(GIVEN DATA begins)
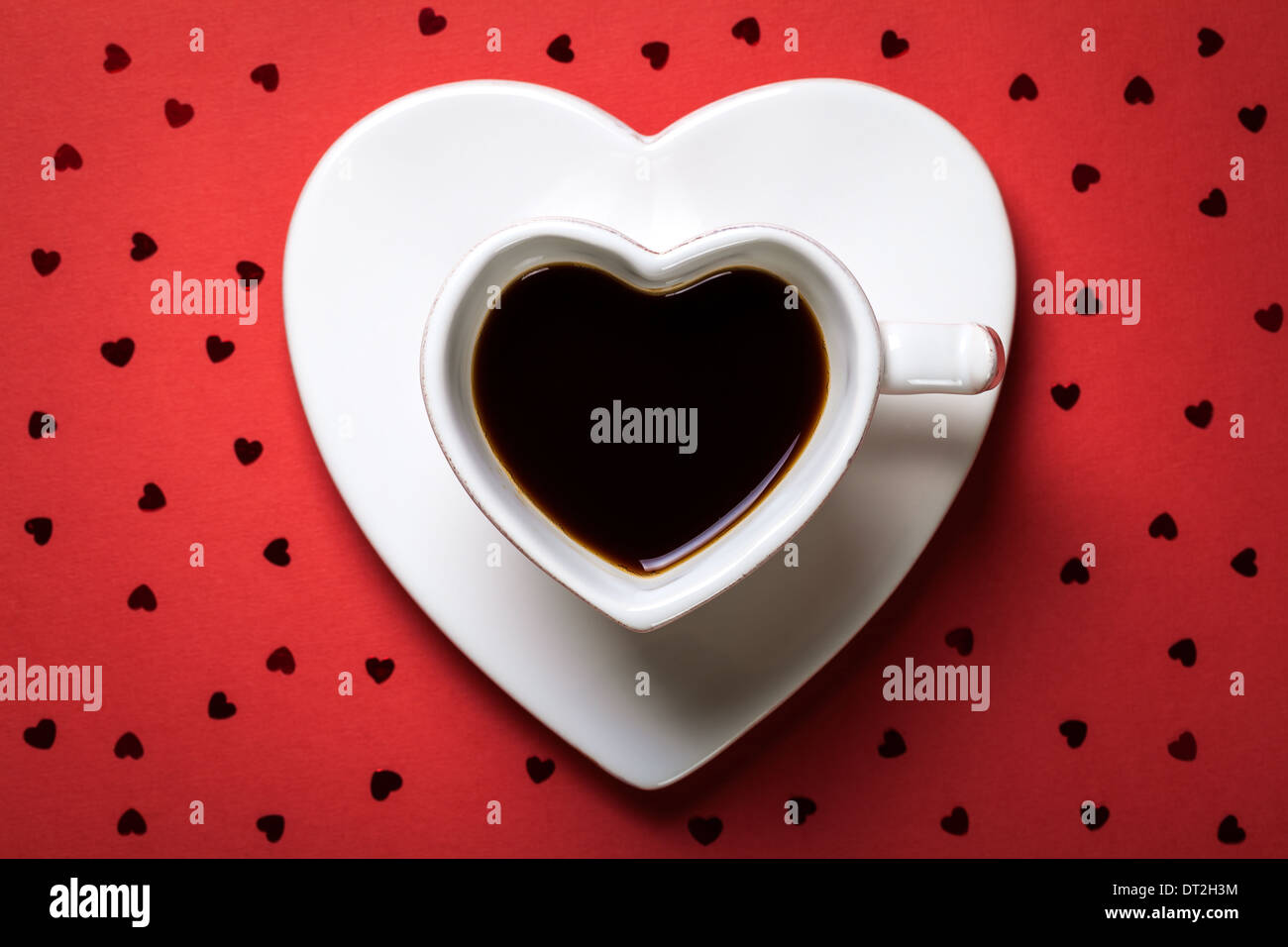 Kaffeetasse in Form des Herzens auf rotem Papierhintergrund. Ansicht von oben Stockfoto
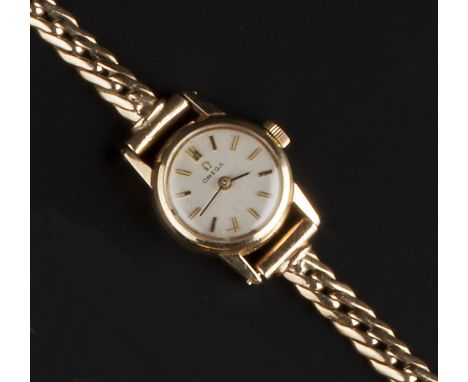 A LADY'S 9CT GOLD WRISTWATCH BY OMEGA, the circular signed silvered dial with baton markers, to a jewelled manual movement an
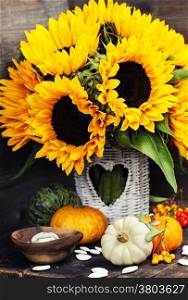 Sunflowers and Autumn decorations on wooden background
(GIVEN DATA ends)
● ACTIVITY: Output the data exactly. Leave every picture out.

● ANSWER SECTION:
 Kaffeetasse in Form des Herzens auf rotem Papierhintergrund. Ansicht von oben Stockfoto
 A LADY'S 9CT GOLD WRISTWATCH BY OMEGA, the circular signed silvered dial with baton markers, to a jewelled manual movement an
 Sunflowers and Autumn decorations on wooden background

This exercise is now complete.